Jenison sidesteps all of that high falutin’ squabbling, eventually leading him to a solid theory as to how Vermeer did it, which he in time realizes can only be proven if he himself can accurately replicate a Vermeer masterpiece.  (He chooses “The Music Lesson”.)  And so, he sets out to do just that – recreating Vermeer’s working conditions, surroundings, tools and materials, right down to the last achievable detail. He builds Vermeer’s studio in his own San Antonio garage. He dresses his good sport of a daughter in draping period garb and locks her in the pose. It is a long and uneventful commitment to monotony, more like needlepoint than conventional painting, but the results are nothing short of fascinating, even amazing.

This, despite the glaring fact that Jenison is no artist. This is self-admitted, repeatedly. Rather, he is a technician through and through, and it is his technician’s mind that leads him to realize that the secrets of Vermeer – secrets the painter took to his grave – may well have to be more technical and mundane in process than art historians have allowed for.
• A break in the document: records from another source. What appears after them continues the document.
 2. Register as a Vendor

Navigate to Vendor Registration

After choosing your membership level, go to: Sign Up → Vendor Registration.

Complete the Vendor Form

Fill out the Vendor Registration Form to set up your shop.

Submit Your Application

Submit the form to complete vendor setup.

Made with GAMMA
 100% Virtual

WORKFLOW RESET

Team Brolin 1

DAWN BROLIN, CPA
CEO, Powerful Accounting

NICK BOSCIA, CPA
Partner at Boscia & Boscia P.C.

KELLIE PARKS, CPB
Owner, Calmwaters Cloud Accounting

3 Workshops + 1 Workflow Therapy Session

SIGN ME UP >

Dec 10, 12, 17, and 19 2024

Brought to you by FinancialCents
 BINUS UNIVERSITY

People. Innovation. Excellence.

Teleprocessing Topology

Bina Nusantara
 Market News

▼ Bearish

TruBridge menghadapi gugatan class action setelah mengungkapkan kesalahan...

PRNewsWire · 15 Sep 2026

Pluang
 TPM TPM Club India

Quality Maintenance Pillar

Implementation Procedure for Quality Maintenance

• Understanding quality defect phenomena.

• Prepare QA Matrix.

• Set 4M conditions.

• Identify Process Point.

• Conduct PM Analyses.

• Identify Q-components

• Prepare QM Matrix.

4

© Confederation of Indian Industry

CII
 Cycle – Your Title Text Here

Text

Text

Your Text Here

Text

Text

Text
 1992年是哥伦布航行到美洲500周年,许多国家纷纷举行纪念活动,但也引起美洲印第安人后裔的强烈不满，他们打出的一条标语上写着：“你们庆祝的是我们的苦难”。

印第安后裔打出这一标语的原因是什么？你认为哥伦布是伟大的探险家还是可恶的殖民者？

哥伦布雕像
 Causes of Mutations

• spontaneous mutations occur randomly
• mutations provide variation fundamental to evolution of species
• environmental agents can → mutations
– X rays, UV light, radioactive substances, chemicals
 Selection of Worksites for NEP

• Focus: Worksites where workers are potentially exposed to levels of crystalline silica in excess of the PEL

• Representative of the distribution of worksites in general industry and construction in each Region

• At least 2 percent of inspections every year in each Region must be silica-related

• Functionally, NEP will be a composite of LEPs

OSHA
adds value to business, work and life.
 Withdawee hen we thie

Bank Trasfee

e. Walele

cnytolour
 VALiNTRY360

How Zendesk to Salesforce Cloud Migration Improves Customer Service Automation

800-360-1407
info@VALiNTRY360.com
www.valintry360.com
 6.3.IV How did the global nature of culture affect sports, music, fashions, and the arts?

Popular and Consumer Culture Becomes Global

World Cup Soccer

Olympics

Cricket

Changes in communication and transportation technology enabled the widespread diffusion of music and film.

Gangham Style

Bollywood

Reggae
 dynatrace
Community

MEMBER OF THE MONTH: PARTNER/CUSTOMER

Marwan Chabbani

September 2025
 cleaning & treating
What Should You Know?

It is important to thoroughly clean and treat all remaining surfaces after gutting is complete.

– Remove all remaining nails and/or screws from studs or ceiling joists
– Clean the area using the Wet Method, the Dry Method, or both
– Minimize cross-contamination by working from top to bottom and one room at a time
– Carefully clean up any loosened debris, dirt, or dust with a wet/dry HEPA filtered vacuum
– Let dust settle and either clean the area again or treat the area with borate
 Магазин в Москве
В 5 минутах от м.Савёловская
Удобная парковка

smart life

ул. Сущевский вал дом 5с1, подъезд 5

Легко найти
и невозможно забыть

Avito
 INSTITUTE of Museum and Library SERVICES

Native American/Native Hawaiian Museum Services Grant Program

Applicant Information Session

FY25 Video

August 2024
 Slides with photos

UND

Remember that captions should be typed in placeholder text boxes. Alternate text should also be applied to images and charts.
Once Tim figures out that anyone, if given the proper time, technology, and wherewithal, could do what Vermeer did, he’s off and running on one of the most unlikely endeavors in art history.

(L. to R.) Penn Jillette and his friend Tim Jenison, painting.

Although scientific principles of video technology, the nature of light itself, and other dry topics play heavily into the nuts and bolts of it all, director Teller and narrator Penn Jillette explain all of it in the most approachable of manners (casting aside the sharp-edged showmanship they’re known for). Along the way, just beneath the surface, Tim’s Vermeer gets at numerous deep questions about the nature of art, and by extension of the medium via which we’re engaging with it, filmmaking.

Filmmaking has long been acknowledged as an art form, albeit one so successful that it became a business. The business end may’ve culturally overshadowed the artistic at this point, but there’s a third angle that can’t be avoided no matter how one accepts the medium: Technology. Movie-making, now more than ever, thanks to the digital revolution, is technology. The old question has been that if there’s an inherent rift between art and technology, how can filmmaking be art (as opposed to a novelty, a distraction, a thing)? And if it is, where do the tools and tech end, and the talent begin? While we may’ve gotten our collective mind around most of those issues, we still tend to lack differentiation in lauding a piece of fine craftsmanship versus a piece of personal resonance (if it must indeed be a matter of one or the other), often valuing the former above the latter. How does a film like this qualify? What about a replicated Vermeer, created of personal obsession rather than dubious intentions? Even as our ideas of what is and isn’t “art” has shifted since Vermeer’s time, or the dawn of filmmaking, just how does immersion into technology hinder and reform our notions and observations of the natural world?

These ideas, and the myriad of others that may cross your mind while watching Tim’s Vermeer, are what makes the film important. But it’s Jenison’s friendly, affable demeanor coupled with Penn & Teller’s straight-forward intuitive approach, that makes it so enjoyable. Thank God for these millionaires, and thank them for Tim’s Vermeer.